What is expected. Below is a listing; print exactly its lines from the one containing "School Flower Garden Dumaguete" down to the one containing "羊の国のラブラドール絵日記シニア!!「4時ですよーだ」4", both inclusive, with every picture left out.

Data for processing.
|---|

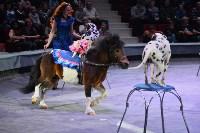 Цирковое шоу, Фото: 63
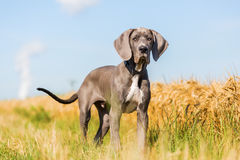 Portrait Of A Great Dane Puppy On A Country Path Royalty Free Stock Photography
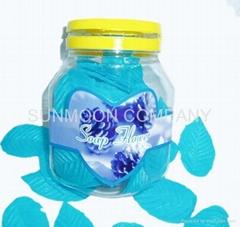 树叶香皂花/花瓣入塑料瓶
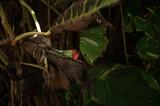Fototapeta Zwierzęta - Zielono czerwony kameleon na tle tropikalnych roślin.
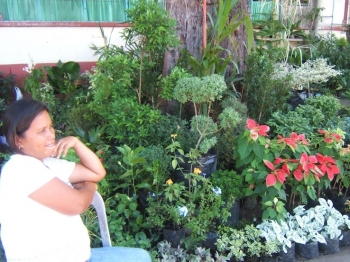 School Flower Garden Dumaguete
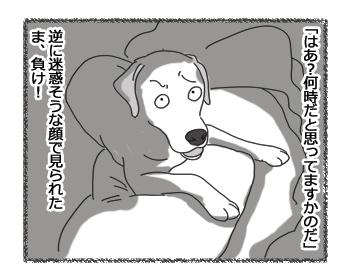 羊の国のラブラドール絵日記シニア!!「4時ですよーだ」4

|---|

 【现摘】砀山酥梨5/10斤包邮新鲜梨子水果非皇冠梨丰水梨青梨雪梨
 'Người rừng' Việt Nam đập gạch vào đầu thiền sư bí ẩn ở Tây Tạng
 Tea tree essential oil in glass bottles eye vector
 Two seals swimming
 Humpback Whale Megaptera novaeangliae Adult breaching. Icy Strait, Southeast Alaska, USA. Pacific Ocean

|---|

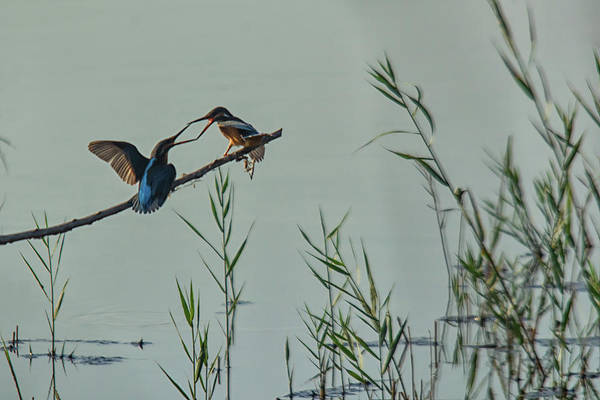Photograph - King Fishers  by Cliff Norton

|---|

Answer box.
 School Flower Garden Dumaguete
 羊の国のラブラドール絵日記シニア!!「4時ですよーだ」4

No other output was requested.